しかし、カインと共にいることで彼女の心に再び火がともった。
素面のノアの告白を、カインは受け入れた。ぬるくなった酒が、今までで一番美味しく感じた。

ベロニカの場合
二人きりで話そうとカインを連れ出すベロニカ。
しかし、いざ二人きりになるとベロニカはしどろもどろになってうまく話せない。
どちらかが、あるいは二人とも死んでしまう覚悟はするべきだと言うベロニカ。
しかし、カインを失うことを怖れ、そんな思いを抱く自分を弱くなったと言う。
守ってやるとうなずいたカインに、ベロニカははにかみながら感謝した。

ハーティーの場合
路地裏にカインを呼び出したハーティー。

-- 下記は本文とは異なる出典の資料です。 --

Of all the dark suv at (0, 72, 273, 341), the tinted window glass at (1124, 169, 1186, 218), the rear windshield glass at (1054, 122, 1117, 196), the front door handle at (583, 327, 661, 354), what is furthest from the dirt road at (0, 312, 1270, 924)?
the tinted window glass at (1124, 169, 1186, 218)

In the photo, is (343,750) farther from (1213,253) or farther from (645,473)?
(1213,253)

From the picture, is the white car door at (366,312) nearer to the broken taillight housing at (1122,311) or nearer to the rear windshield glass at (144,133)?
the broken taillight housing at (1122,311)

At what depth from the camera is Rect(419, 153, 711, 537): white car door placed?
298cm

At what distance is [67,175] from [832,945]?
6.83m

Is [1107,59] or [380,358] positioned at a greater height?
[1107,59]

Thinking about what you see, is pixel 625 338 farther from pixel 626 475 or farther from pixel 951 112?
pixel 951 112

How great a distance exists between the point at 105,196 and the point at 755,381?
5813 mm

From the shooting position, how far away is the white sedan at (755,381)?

今回こそ決着をつけるという。
自分には暴力以外に価値がないと思っているハーティーには、これしかないのだ。
いつも以上に激しいハーティーの猛攻をいなし勝利するカイン。
負けたのだからとどめをさせと言うハーティーに、カインは手を差し伸べた。
それは拳しか作れないハーティーが、生まれて初めて掴んだ手だった。


以上です。
続編は、好感度イベントが難しいんだよなぁ。というわけで予約はしません。
でも時間がとれたら書くと思います。